DATASET RECORDS:
= Beginning of Section =

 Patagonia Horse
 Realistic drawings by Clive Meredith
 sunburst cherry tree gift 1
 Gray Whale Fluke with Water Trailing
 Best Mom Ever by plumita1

= End of Section =
= Beginning of Section =

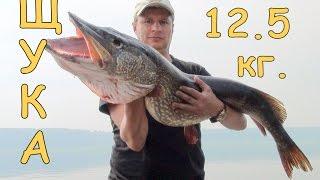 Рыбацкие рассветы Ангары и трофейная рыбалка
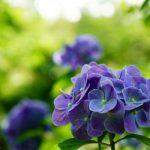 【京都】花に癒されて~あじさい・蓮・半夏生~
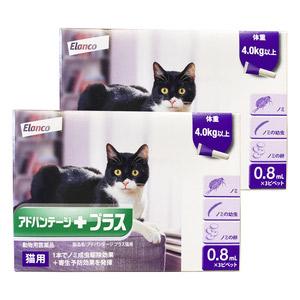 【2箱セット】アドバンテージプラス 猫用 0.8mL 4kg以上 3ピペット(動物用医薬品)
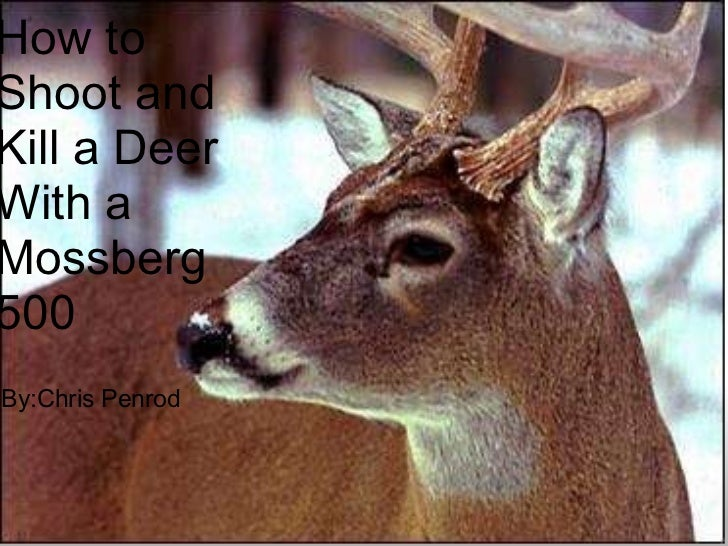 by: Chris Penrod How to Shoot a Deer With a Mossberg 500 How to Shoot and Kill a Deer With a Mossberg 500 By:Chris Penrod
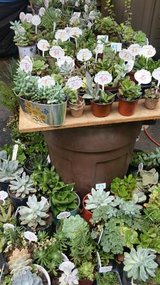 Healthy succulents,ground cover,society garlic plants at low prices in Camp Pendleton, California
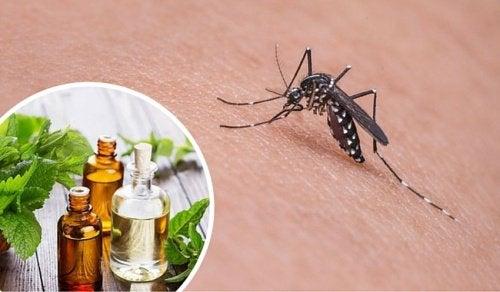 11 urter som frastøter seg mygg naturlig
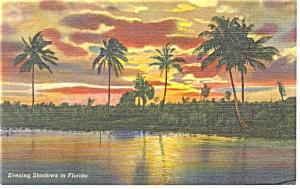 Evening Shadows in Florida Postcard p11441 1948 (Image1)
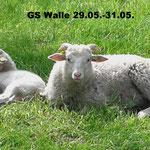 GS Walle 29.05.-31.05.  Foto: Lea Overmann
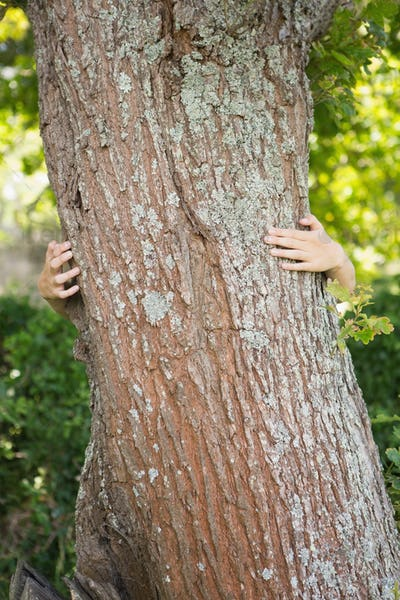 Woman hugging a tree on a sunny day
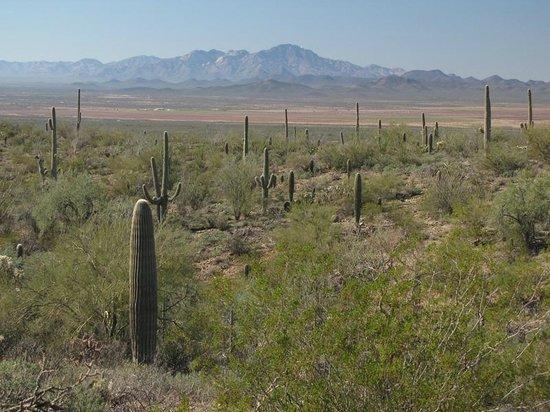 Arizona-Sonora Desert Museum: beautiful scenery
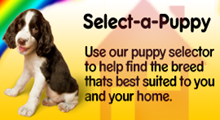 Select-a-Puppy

= End of Section =

TRY IT:
Start with the line with "by: Chris Penrod" in the listing above and stop after the line with "Select-a-Puppy". Write out exactly the lines in that stretch and no others, without pictures.

EXERCISE RESULT:
 by: Chris Penrod How to Shoot a Deer With a Mossberg 500 How to Shoot and Kill a Deer With a Mossberg 500 By:Chris Penrod
 Healthy succulents,ground cover,society garlic plants at low prices in Camp Pendleton, California
 11 urter som frastøter seg mygg naturlig
 Evening Shadows in Florida Postcard p11441 1948 (Image1)
 GS Walle 29.05.-31.05.  Foto: Lea Overmann
 Woman hugging a tree on a sunny day
 Arizona-Sonora Desert Museum: beautiful scenery
 Select-a-Puppy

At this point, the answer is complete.